The determination of whether a material contract term is ambiguous is the starting point of contract interpretation, Tokio Marine & Fire Insurance Co. v. McDonnell Douglas Corp., 617 F.2d 936, 940 (2d Cir. 1980). In this case, the inquiry ends with the plain language on the face of the bond agreement. I find that the term "Sub Division," typed into the agreement, which was itself drafted by the insurer, North River, contains no ambiguity.
This is not a case where a party is unsophisticated or inexperienced in the subject matter of the contract; North River presumably has expertise in the field of bond drafting and would be expected to choose carefully words that express its intent, particularly where a municipality is named as obligee on the face of the bond agreement.
Moreover, the rule of contra proferentum applicable in such a context favors construction against the carrier. Uniroyal Inc., v. Home Insurance Co., 707 F. Supp. 1368, 1372-78 (E.D.N.Y. 1988)
Based on the face of the agreement, I conclude that the scope of the bond encompasses any areas of work required by Town Law § 277. North River cannot evade its own contractual terms. The insurer is liable to the Town for the cost of completing the remaining improvements up to the full extent of the bond.
The threshold legal issue underlying calculation of the actual damages owed by North River to the Town on the bond itself and, secondarily, interest due to the Town, is whether North River was entitled to notice by the Town in the event of default by the principal where, as is this case, the agreement is silent as to notice.

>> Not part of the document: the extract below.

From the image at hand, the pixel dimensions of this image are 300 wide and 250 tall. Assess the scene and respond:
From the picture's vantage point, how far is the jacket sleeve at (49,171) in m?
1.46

North River received no notice from the principal, Village Green Properties, or the Town until after November 13, 1989.
I reject the Town's argument that it had no duty to notify the insurer. Notice provisions are ordinarily incorporated into insurance instruments, but even where they are not, the law will imply an obligation that the obligee notify the insurer of an occurrence or claim within a reasonable time. Olin Corp. v. Insurance Co. of North America, 743 F. Supp. 1044, 1051 (S.D.N.Y. 1990). The submissions of the parties indicate that although the Town declared the bond in default on August 29, 1989, notice of the default did not reach North River until it received the November 13, 1989 letter. Only at that point was North River in possession of sufficient information to have triggered an inquiry by the insurer into the status of its obligation to the town.